The CRPF man who had been serving here for the past 10 years also hadn’t seen such huge deployment in Kashmir. We parted ways near Ghantaghar at Lal Chowk, the usually lively centre of the capital city, which was besieged by heavily armed forces from all sides.
A little after lunch, I met some journalist friends at the recently opened Kashmir Press Club. A senior media person working for a national daily, who had just arrived there with another journalist friend, said he was shouted at by CRPF personnel as he tried to move around the city. "We showed our press cards to a soldier, and he said, ‘Tum log Burhan Wani ke bhai lagte ho, yeh farzi card kahan se chapwaaye hain (You look like brothers of Burhan Wani. Where did you get these fake IDs made)?’” the journalist said.
Later on Monday, local media persons were invited to a press conference by the chief secretary, though they hadn’t yet figured out how they would file their reports in the absence of working mobile phones, landlines, and internet. But, shortly after, outside the press club, the local journalists, reporting for all the leading print and online publications of the country, were not allowed to move forward by a police officer. He claimed to have no information about the news conference.
“When you return to Delhi, tell them this. Tell them that we cannot report, we cannot move around,” local journalists said as they watched parliamentary proceedings and videos of Jammu and Kashmir’s special status being repealed, people dancing and bursting crackers, and panel discussions on television at the press club.
Those with families outside Srinagar are anxious about them. The journalists are staying put in the city because they don’t know if, in the absence of all communication, they can somehow reach their homes in Anantnag, Pulwama, Kupwara, etc, to reassure them, whether they would be allowed back in Srinagar to report developments. They also don’t know what is happening to their families living in these volatile towns.
Local journalists in Kashmir know that Article 370 has been rendered toothless, and that their state has become a Union Territory. But they know little else. Newspapers haven’t been published for four days. New visitors bring with them rumours of people dying in clashes, close to someone’s home. But there is no way to ascertain if the information is correct, if their families are safe.
Later in the evening, some people could be seen walking around, near provisional stores, meat shops and parks. Outside a mosque near Lal Chowk, a person going to offer namaaz asked whether Kashmir would still have a chief minister.
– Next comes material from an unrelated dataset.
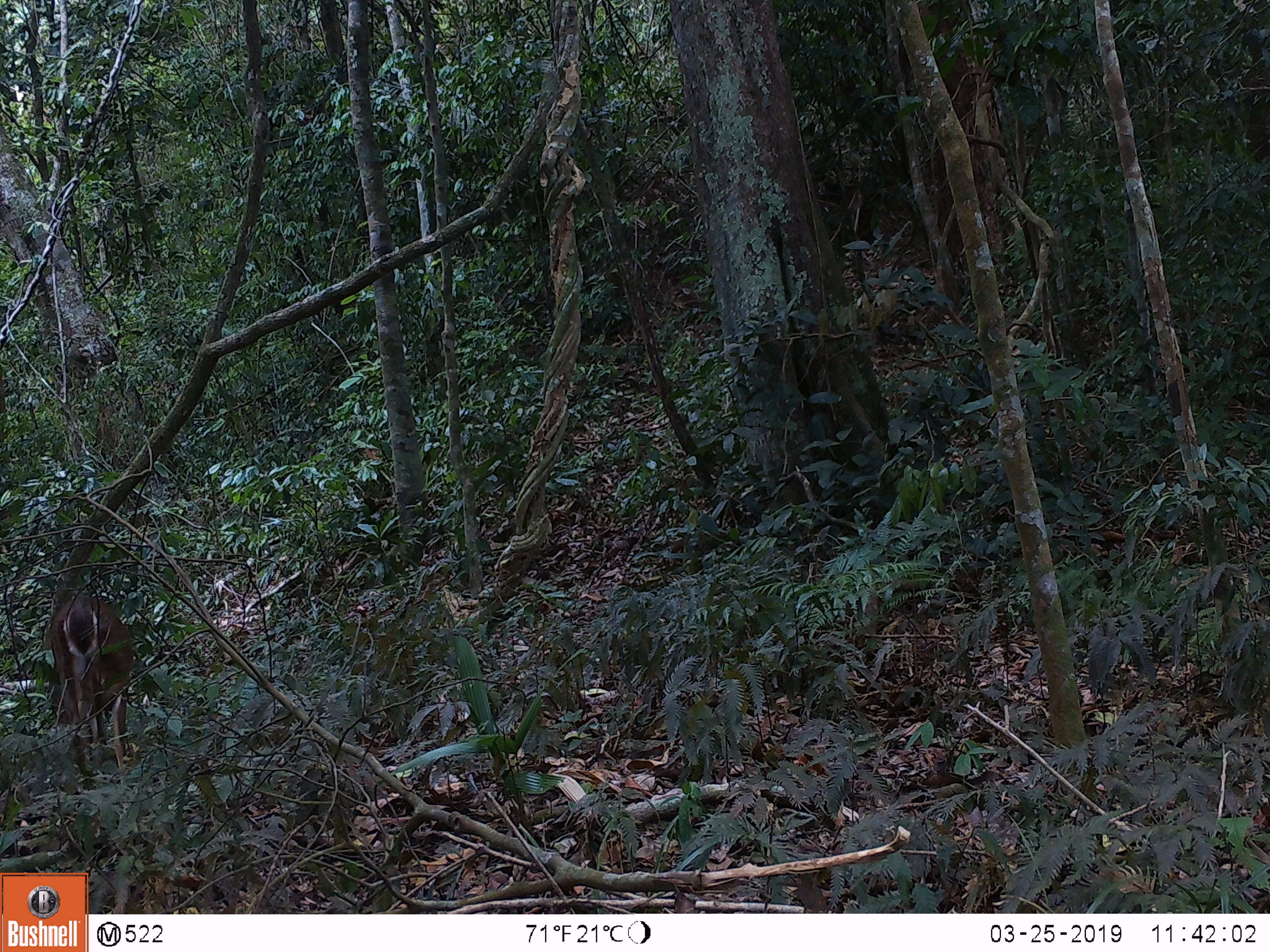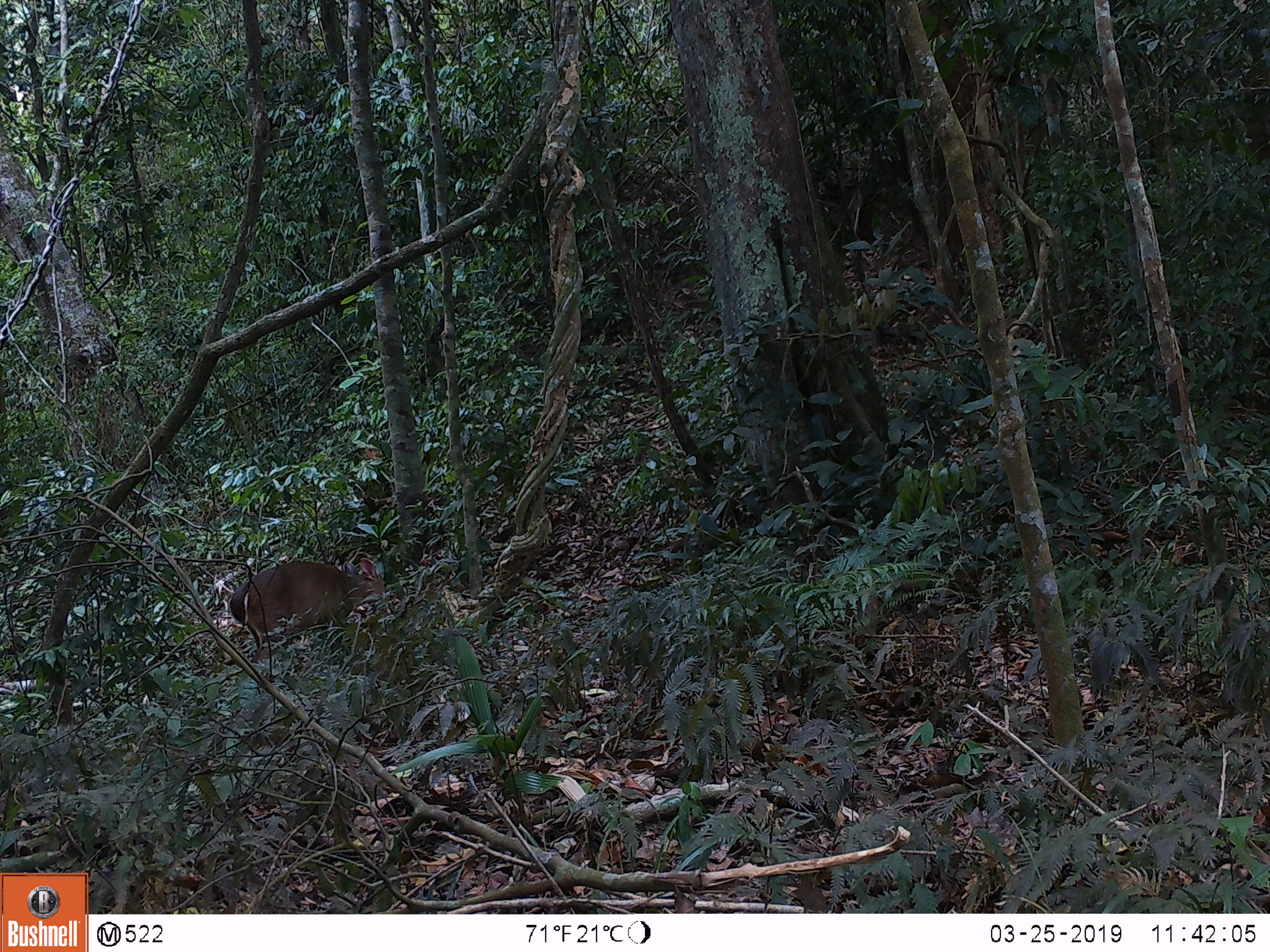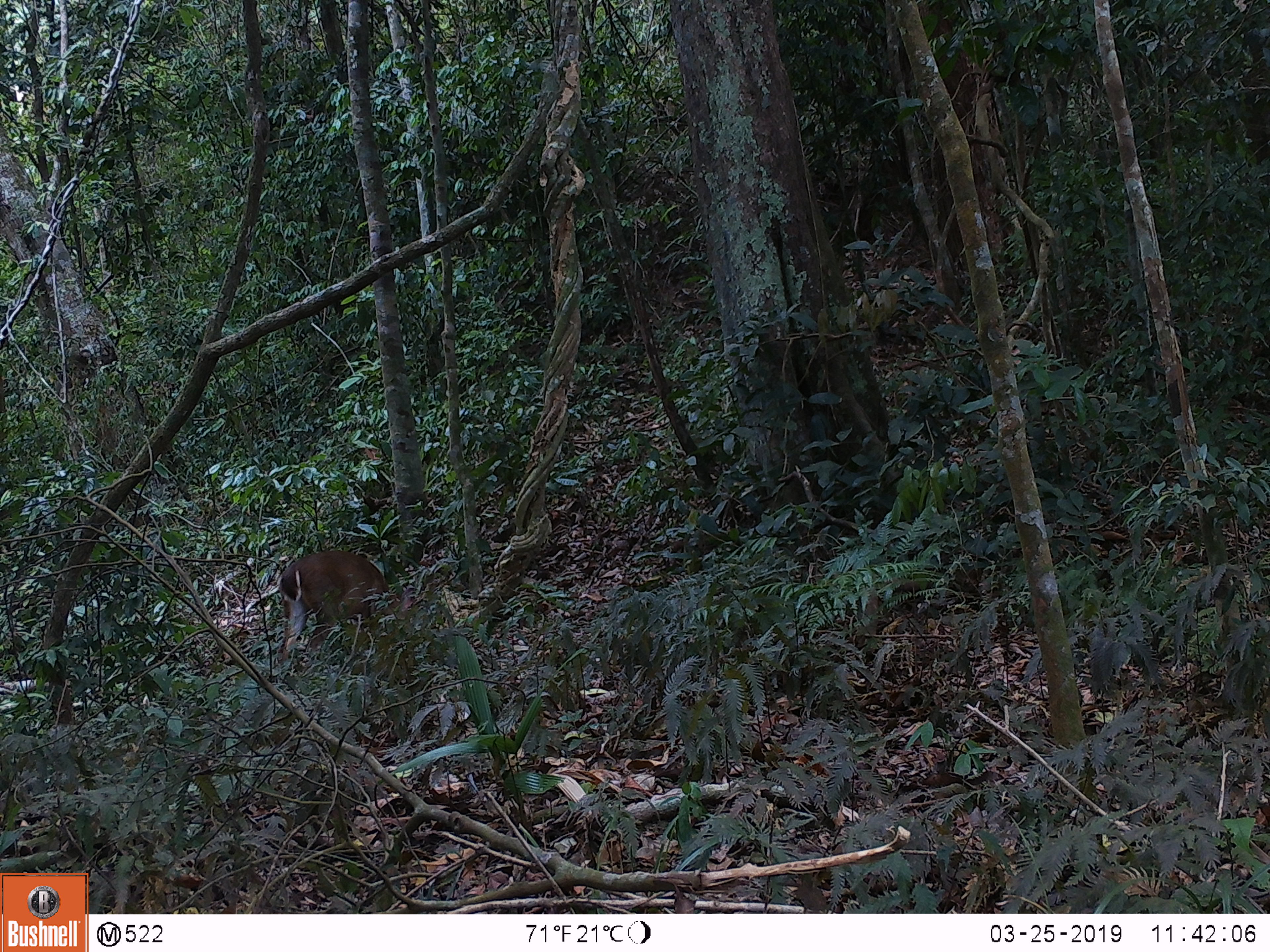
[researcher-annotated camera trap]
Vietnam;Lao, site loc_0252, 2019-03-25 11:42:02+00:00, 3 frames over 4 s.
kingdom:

Another resident was unsure whether his sister’s wedding, due next week, would take place.
While the forces haven’t enforced an “absolute” curfew in the Valley, people are being dissuaded from coming out of their homes and moving about. Some cars and motorcycles drive up and down, subject to frequent questioning and frisking every hundred metres.
But then the motorists aren’t sure whether they have enough fuel to last this spell of curfew or when the deserted petrol pumps would reopen. There is a sense of disbelief about what has happened.
Why did it happen so suddenly? Why now? Was a war being fought on the borders? Were they now living in a Union Territory? Like Manto’s Toba Tek Singh, local Kashmiris are unsure of where they are at the moment.